I am a psychologist in Western South Dakota. Although we were supposed to have an easier time because “we never shut down” we are also experiencing surges in people seeking services. We were underserved to start with so waitlists are now months long. We have to turn away clients on a regular basis. Things have become so severe that our office has been getting phone calls from SD’s largest metropolitan area, Sioux Falls, to see if we have availability. Parents have literally said that they would drive their children 340 miles across state once a week for their child’s therapy. We have also been frustrated when trying to find long-term care for our clients with severe conditions. Although a few of my clients did not want to switch to telehealth, many did. As a matter of fact, I kept a full schedule even though I was 100% telehealth two weeks after the start of the pandemic.
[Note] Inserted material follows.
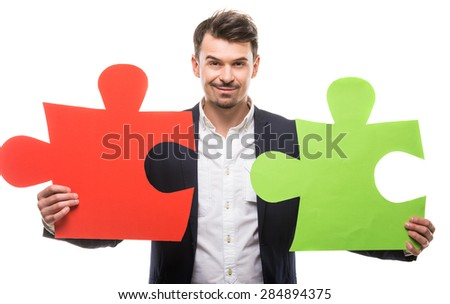Handsome man in suit holding big puzzles. White background. - stock photo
For those clients that switched they were very consistent and my no-show/cancellation rate dropped dramatically. Because of this, I was unable to take the same number of new patients which were available in great supply.

Lea Boriskin
May 6, 2021 3:40 pm

The question is whether this report is only based on those who seek therapy covered by insurance. Since many therapists are no longer taking low paying insurances, patients are having trouble obtaining therapy and are therefore not included the report. They are constantly stressing about the long waitlists for therapy and overwhelmed with their symptoms.

Sandra Blase
May 6, 2021 3:49 pm

Many people who lost jobs also lost insurance coverage which would have impacted their ability to seek mental health services. Children with ADHD would not have struggled with school structures as much on home programs but their educational development would have suffered.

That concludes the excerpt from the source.